> [Action item]: Restate the records that follow word for word; no pictures should appear.

+++ The data +++

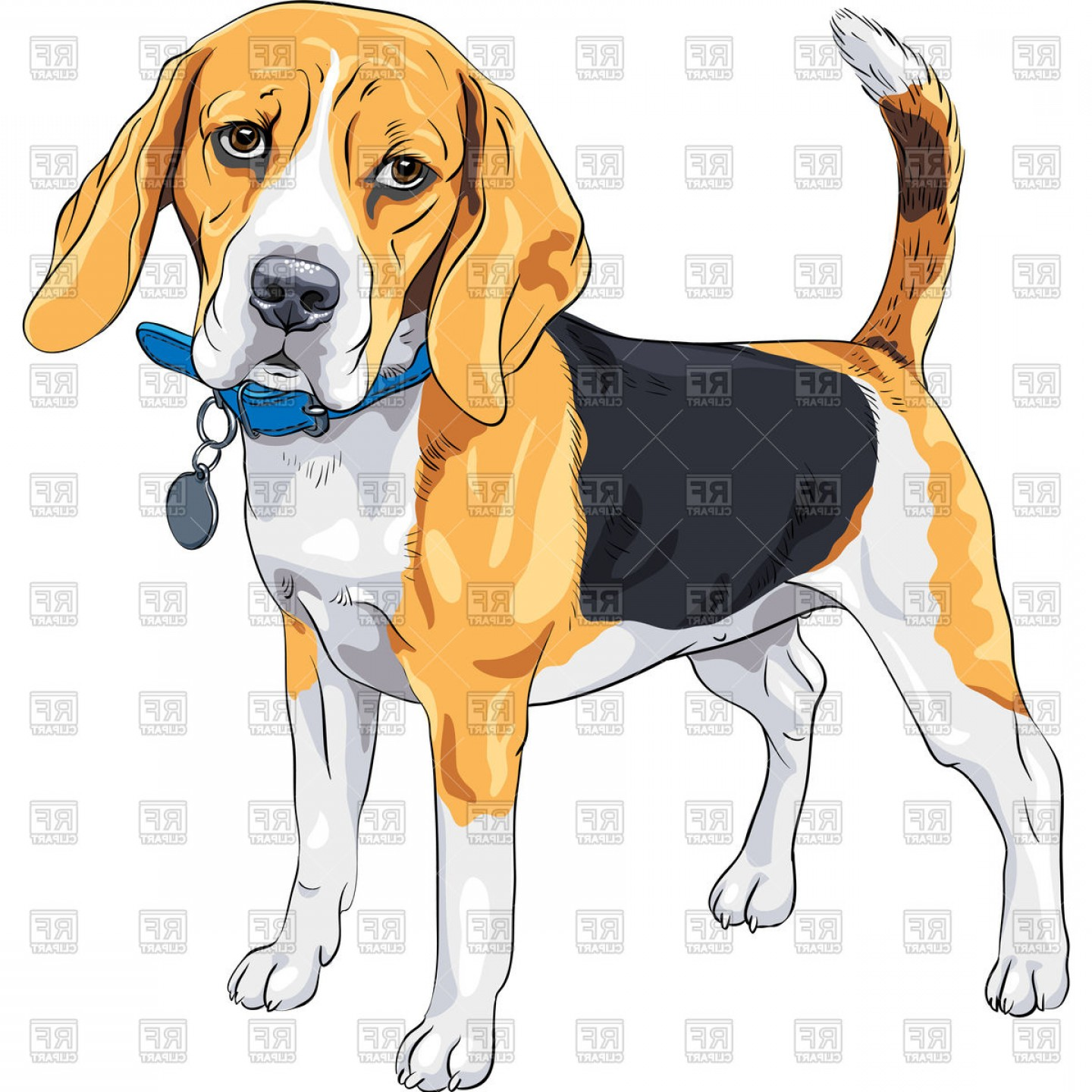 Vector Art Beagle Dog: Dog Beagle In Standing With Blue Collar Vector Clipart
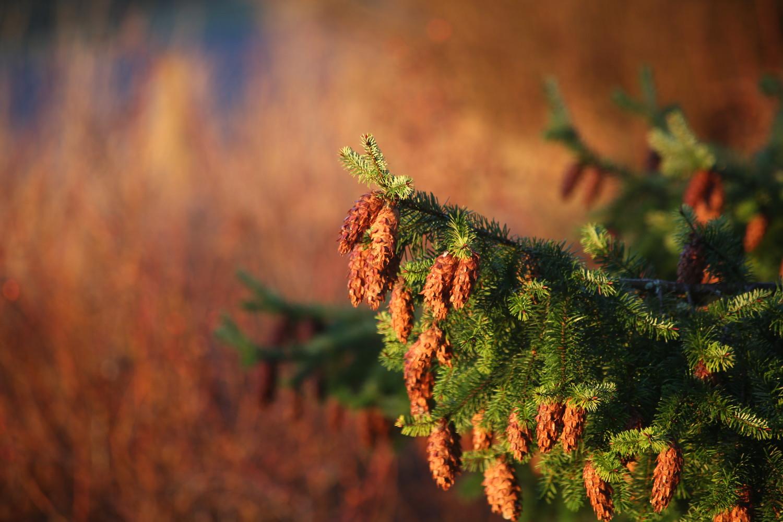 fir brown behind web.jpeg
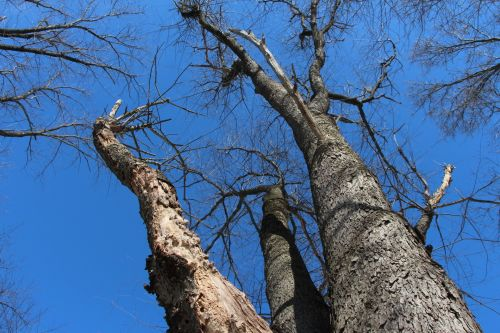 Trees And Azure Sky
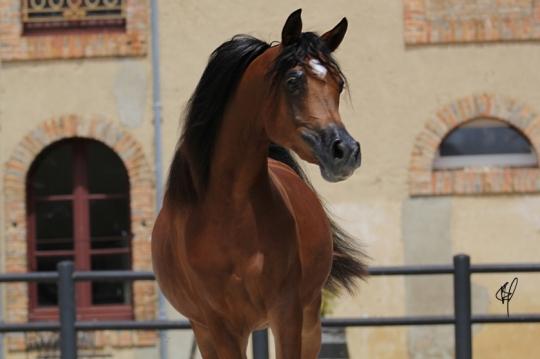 https://www.redwoodlodgearabians.com/core/image.php?src=app/media/uploads/website/30/photos/website_horses/2201/Argentinaa2.jpg&width=540&height=360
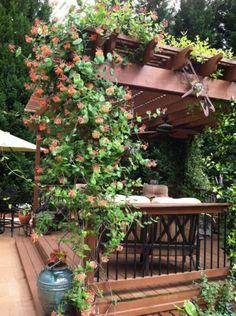 18 piante rampicanti per il pergolato   Guida Giardino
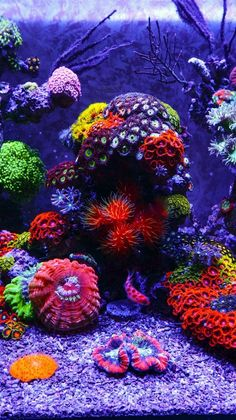 Saltwater Aquarium Fish - Find incredible deals on Saltwater Aquarium Fish and Saltwater Aquarium Fish accessories. Let us show you how to save money on Saltwater Aquarium Fish NOW! Aquarium Marin, Coral Reef Aquarium, Marine Aquarium, Aquarium Fish, Coral Reefs, Coral Reef Art, Saltwater Aquarium Beginner, Saltwater Fish Tanks, Beautiful Sea Creatures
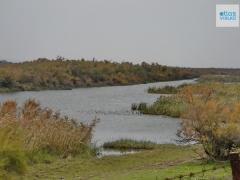 Thrace Evros Delta 6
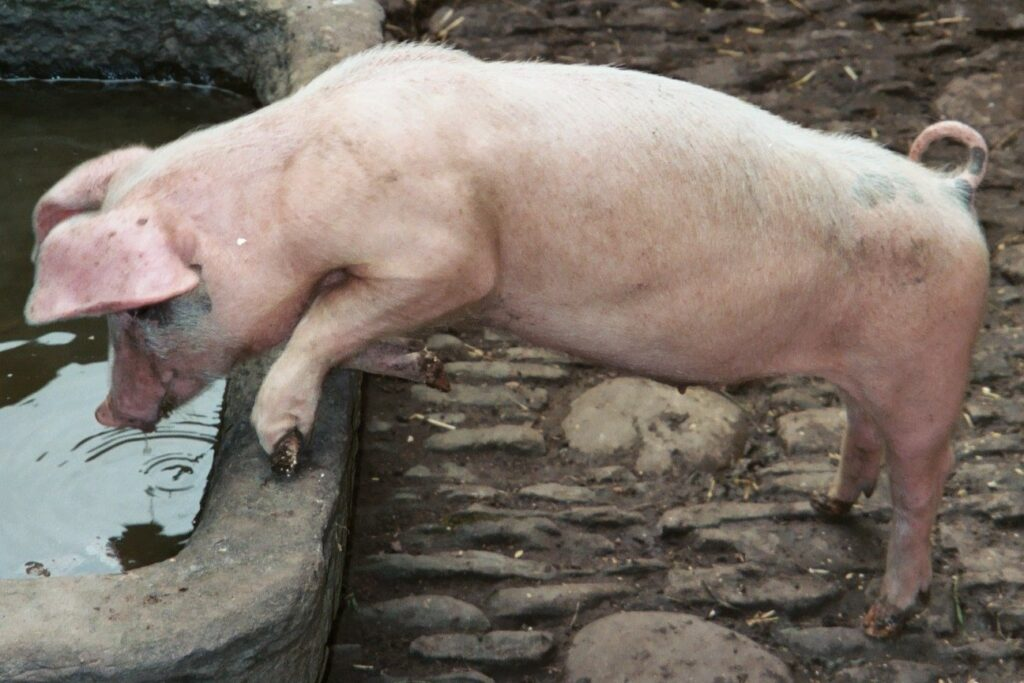 Treating pig slurry to extract clean water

+++

> [Response for this exercise]:
 Vector Art Beagle Dog: Dog Beagle In Standing With Blue Collar Vector Clipart
 fir brown behind web.jpeg
 Trees And Azure Sky
 https://www.redwoodlodgearabians.com/core/image.php?src=app/media/uploads/website/30/photos/website_horses/2201/Argentinaa2.jpg&width=540&height=360
 18 piante rampicanti per il pergolato   Guida Giardino
 Saltwater Aquarium Fish - Find incredible deals on Saltwater Aquarium Fish and Saltwater Aquarium Fish accessories. Let us show you how to save money on Saltwater Aquarium Fish NOW! Aquarium Marin, Coral Reef Aquarium, Marine Aquarium, Aquarium Fish, Coral Reefs, Coral Reef Art, Saltwater Aquarium Beginner, Saltwater Fish Tanks, Beautiful Sea Creatures
 Thrace Evros Delta 6
 Treating pig slurry to extract clean water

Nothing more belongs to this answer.